今まで苦渋を味わわされてきた片瀬はその言葉に眉を顰める。
「油断は禁物です!相手はあのブリタニアですぞ。しかも戦上手のコーネリアがいつまでも黙っているわけがない」
「確かにそうでしょうな。それはこちらも予想しております。ゆえに本州に繋がる橋をすべて落としたのではないですか」
「陸路が無くとも空輸……海上輸送だって」
「空路ならここからミサイルを発射。海路でくるならば陸地よりの砲撃で何とか成るでしょう。すでに上陸作戦阻止の為のキュウシュウ外縁に防衛部隊を展開している。問題はありませんよ片瀬少将」
「気持ちは分かるが仲間内で争っても日本は独立しないぞ」
言う事ことごとくを曹将軍に言い返され、澤崎に諌められて口を閉じた。
まったくと呆れながら時刻を確認する。そろそろかと管制室を後にする。それほど乱れてないがスーツを整えながら笑みを浮かべる。これよりエリア11全土に日本の独立を宣言するのだ。
長きに渡って待ちに待った想いを乗せて。
日も傾き、夕暮れから夜へと変わる頃、政庁の副総督用の執務室のテレビより何度目か分からないニュースが流されていた。

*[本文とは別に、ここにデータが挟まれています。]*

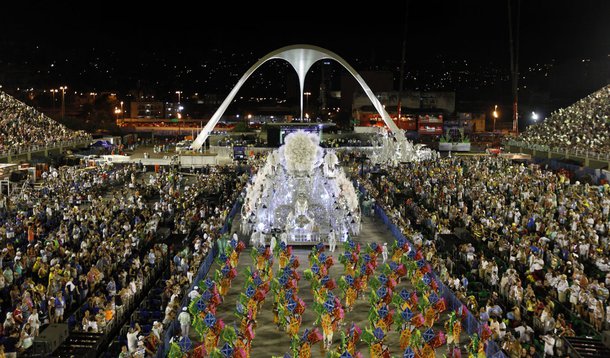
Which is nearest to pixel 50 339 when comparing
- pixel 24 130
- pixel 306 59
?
pixel 24 130

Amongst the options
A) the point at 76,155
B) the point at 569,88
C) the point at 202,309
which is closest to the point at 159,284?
the point at 202,309

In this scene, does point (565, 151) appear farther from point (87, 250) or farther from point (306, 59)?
point (87, 250)

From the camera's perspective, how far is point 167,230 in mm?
22766

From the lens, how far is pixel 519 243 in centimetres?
2081

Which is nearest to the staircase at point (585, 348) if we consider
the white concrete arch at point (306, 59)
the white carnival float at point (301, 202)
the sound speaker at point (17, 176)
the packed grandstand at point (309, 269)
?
the packed grandstand at point (309, 269)

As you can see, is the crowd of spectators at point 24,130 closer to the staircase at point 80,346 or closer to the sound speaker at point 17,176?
the sound speaker at point 17,176

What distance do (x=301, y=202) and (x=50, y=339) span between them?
11.8m

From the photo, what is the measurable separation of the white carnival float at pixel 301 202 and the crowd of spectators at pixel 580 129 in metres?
22.2

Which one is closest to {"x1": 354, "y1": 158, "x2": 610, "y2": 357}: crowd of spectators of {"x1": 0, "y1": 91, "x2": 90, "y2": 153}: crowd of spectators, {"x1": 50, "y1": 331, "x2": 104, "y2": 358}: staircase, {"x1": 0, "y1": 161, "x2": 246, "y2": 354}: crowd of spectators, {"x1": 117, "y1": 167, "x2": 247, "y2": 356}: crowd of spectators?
{"x1": 117, "y1": 167, "x2": 247, "y2": 356}: crowd of spectators

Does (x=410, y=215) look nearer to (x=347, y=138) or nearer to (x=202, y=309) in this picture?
(x=202, y=309)

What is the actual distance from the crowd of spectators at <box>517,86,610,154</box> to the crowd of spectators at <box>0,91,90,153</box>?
116 feet

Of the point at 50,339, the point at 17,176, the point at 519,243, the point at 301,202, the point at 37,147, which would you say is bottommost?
the point at 50,339

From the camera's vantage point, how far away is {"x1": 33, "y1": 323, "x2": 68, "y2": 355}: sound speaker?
11.9 meters

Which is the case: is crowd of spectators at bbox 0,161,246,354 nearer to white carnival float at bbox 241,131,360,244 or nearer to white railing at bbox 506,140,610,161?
white carnival float at bbox 241,131,360,244
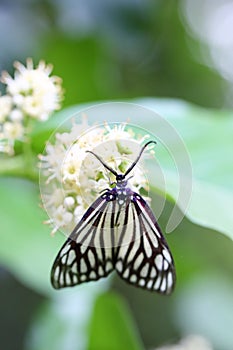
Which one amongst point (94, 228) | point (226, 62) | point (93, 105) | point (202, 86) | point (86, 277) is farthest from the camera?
point (226, 62)

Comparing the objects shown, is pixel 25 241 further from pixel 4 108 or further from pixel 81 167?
pixel 81 167

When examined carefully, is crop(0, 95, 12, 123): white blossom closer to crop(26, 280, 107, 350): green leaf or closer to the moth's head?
the moth's head

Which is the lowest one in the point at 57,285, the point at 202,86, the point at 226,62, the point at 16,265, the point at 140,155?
the point at 57,285

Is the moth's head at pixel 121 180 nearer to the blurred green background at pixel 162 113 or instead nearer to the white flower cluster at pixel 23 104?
the blurred green background at pixel 162 113

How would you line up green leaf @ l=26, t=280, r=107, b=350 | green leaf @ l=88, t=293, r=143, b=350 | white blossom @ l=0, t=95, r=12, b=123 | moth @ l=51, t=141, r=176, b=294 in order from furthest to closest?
green leaf @ l=26, t=280, r=107, b=350 → green leaf @ l=88, t=293, r=143, b=350 → white blossom @ l=0, t=95, r=12, b=123 → moth @ l=51, t=141, r=176, b=294

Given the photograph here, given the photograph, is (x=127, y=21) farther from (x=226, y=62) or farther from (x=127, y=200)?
(x=127, y=200)

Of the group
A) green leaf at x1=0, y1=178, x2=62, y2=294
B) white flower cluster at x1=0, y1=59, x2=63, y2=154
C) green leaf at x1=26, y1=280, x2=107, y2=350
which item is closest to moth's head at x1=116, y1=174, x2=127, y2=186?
white flower cluster at x1=0, y1=59, x2=63, y2=154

『我々は此処に正当なる独立主権国家日本の再興を宣言する!!』
宣言を行ったのは枢木政権の官房長官を務めた澤崎 敦。日本の独立を謳いながら背後の格納庫内には中華連邦主力ナイトメアの鋼髏(ガン・ルゥ)が所狭しと並んでいた。ナイトメアに詳しくない者から見れば武力的な脅威しか映らないだろう。しかし、知っている者からすれば武力的脅威は勿論のことだが、ブリタニアに勝っても支配者が中華連邦に代わるだけだと理解しえよう。
余談だがオデュッセウスはガン・ルゥが嫌いである。
胴体と頭部を一纏めにした大きな身体より短い手足がついているようなデザインや、両腰に付けられた固定式キャノンとアーム型固定式マシンガンのみの武装しかないとかを言っている訳ではない。そもそもガン・ルゥは技術的に不十分なのである。身体を大きくしすぎたのと支える技術がない為に二足歩行ではなく、取り付けられた尻尾のような支えが必要となっている。射程は良いのだがそれを除いたステータス全ては現行のナイトメアに対して劣っている。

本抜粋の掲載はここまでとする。